** start Dataset records **

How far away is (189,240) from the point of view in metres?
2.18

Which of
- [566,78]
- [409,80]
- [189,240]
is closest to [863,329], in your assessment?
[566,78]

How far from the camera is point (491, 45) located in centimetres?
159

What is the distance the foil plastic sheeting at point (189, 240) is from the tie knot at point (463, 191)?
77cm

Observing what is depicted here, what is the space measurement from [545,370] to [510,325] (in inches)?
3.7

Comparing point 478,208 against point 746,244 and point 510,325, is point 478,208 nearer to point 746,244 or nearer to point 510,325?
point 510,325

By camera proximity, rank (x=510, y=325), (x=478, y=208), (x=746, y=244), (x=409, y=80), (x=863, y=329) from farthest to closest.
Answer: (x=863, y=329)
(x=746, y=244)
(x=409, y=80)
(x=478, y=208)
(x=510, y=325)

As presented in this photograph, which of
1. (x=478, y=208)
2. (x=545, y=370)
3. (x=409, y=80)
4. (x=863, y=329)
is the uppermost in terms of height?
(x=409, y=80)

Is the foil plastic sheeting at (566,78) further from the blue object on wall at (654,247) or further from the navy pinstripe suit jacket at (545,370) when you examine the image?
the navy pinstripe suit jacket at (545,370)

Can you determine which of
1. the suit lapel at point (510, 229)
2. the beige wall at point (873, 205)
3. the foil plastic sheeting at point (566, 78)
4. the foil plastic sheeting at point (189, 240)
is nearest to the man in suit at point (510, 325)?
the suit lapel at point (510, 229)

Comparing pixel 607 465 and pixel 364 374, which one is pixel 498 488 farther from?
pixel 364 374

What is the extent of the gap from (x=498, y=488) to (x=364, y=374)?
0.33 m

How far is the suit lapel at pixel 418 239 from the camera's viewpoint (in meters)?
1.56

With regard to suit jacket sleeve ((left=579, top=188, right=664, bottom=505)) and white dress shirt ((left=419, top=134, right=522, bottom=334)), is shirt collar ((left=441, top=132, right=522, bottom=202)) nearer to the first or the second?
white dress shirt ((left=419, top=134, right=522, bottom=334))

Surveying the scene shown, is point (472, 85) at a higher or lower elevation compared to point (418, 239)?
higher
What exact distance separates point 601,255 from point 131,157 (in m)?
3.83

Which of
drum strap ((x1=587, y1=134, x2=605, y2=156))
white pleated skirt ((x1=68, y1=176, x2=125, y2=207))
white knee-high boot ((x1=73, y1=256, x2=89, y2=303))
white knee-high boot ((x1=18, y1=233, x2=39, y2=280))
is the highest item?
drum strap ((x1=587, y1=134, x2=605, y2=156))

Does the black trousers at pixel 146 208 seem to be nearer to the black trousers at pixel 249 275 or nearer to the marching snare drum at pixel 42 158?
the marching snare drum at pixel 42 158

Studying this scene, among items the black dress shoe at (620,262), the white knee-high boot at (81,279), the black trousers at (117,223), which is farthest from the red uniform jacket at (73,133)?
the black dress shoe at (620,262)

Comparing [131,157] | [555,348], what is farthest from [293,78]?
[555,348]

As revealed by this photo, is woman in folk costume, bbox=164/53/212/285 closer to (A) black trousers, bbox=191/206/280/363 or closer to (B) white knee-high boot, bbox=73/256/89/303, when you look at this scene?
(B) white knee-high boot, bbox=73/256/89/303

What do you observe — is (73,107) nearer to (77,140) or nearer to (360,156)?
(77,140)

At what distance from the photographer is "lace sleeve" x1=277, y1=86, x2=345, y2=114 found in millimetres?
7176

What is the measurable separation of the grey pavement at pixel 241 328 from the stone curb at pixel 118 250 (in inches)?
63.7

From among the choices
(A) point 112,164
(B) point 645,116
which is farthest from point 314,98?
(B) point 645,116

** end Dataset records **

## Your task:
Reproduce every item above word for word, from the first line to the last, with no changes.

## Solution:
How far away is (189,240) from the point of view in metres?
2.18

Which of
- [566,78]
- [409,80]
- [189,240]
is closest to [863,329], in your assessment?
[566,78]

How far from the camera is point (491, 45) located in centimetres?
159

What is the distance the foil plastic sheeting at point (189, 240) is from the tie knot at point (463, 191)?
77cm

Observing what is depicted here, what is the space measurement from [545,370] to [510,325] (in inches)?
3.7

Comparing point 478,208 against point 746,244 and point 510,325, is point 478,208 nearer to point 746,244 or nearer to point 510,325?
point 510,325

By camera proximity, rank (x=510, y=325), (x=478, y=208), (x=746, y=244), (x=409, y=80), (x=863, y=329) from farthest to closest.
Answer: (x=863, y=329)
(x=746, y=244)
(x=409, y=80)
(x=478, y=208)
(x=510, y=325)

As presented in this photograph, which of
1. (x=478, y=208)
2. (x=545, y=370)
3. (x=409, y=80)
4. (x=863, y=329)
is the uppermost in terms of height?
(x=409, y=80)

Is the foil plastic sheeting at (566,78) further from the blue object on wall at (654,247) or further from the navy pinstripe suit jacket at (545,370) when you examine the image?
the navy pinstripe suit jacket at (545,370)

Can you determine which of
1. the suit lapel at point (510, 229)
2. the beige wall at point (873, 205)
3. the foil plastic sheeting at point (566, 78)
4. the foil plastic sheeting at point (189, 240)
is nearest to the man in suit at point (510, 325)?
the suit lapel at point (510, 229)

Comparing pixel 607 465 and pixel 364 374, which one is pixel 498 488 farther from?
pixel 364 374

What is the extent of the gap from (x=498, y=488) to (x=364, y=374)?
0.33 m

How far is the suit lapel at pixel 418 239 from the camera's viewpoint (in meters)?
1.56

With regard to suit jacket sleeve ((left=579, top=188, right=664, bottom=505)) and white dress shirt ((left=419, top=134, right=522, bottom=334)), is shirt collar ((left=441, top=132, right=522, bottom=202)) nearer to the first or the second?
white dress shirt ((left=419, top=134, right=522, bottom=334))

Surveying the scene shown, is point (472, 85) at a higher or lower elevation compared to point (418, 239)?
higher
What exact distance separates point 601,255 from point 131,157 (in m)?
3.83

Which of
drum strap ((x1=587, y1=134, x2=605, y2=156))
white pleated skirt ((x1=68, y1=176, x2=125, y2=207))
white knee-high boot ((x1=73, y1=256, x2=89, y2=303))
white knee-high boot ((x1=18, y1=233, x2=39, y2=280))
is the highest item?
drum strap ((x1=587, y1=134, x2=605, y2=156))

Does the black trousers at pixel 146 208 seem to be nearer to the black trousers at pixel 249 275 or nearer to the marching snare drum at pixel 42 158?
the marching snare drum at pixel 42 158

Studying this scene, among items the black dress shoe at (620,262), the white knee-high boot at (81,279), the black trousers at (117,223), which is farthest from the red uniform jacket at (73,133)?
the black dress shoe at (620,262)

Comparing [131,157] | [555,348], what is farthest from [293,78]?
[555,348]

As revealed by this photo, is woman in folk costume, bbox=164/53/212/285 closer to (A) black trousers, bbox=191/206/280/363 or closer to (B) white knee-high boot, bbox=73/256/89/303, when you look at this scene?
(B) white knee-high boot, bbox=73/256/89/303

What do you observe — is (73,107) nearer to (77,140) or nearer to (360,156)?
(77,140)

At what distance from the photographer is "lace sleeve" x1=277, y1=86, x2=345, y2=114 found in millimetres?
7176

What is the measurable separation of the grey pavement at pixel 241 328 from the stone curb at pixel 118 250 (in inches)?
63.7

From among the choices
(A) point 112,164
(B) point 645,116
which is farthest from point 314,98?
(B) point 645,116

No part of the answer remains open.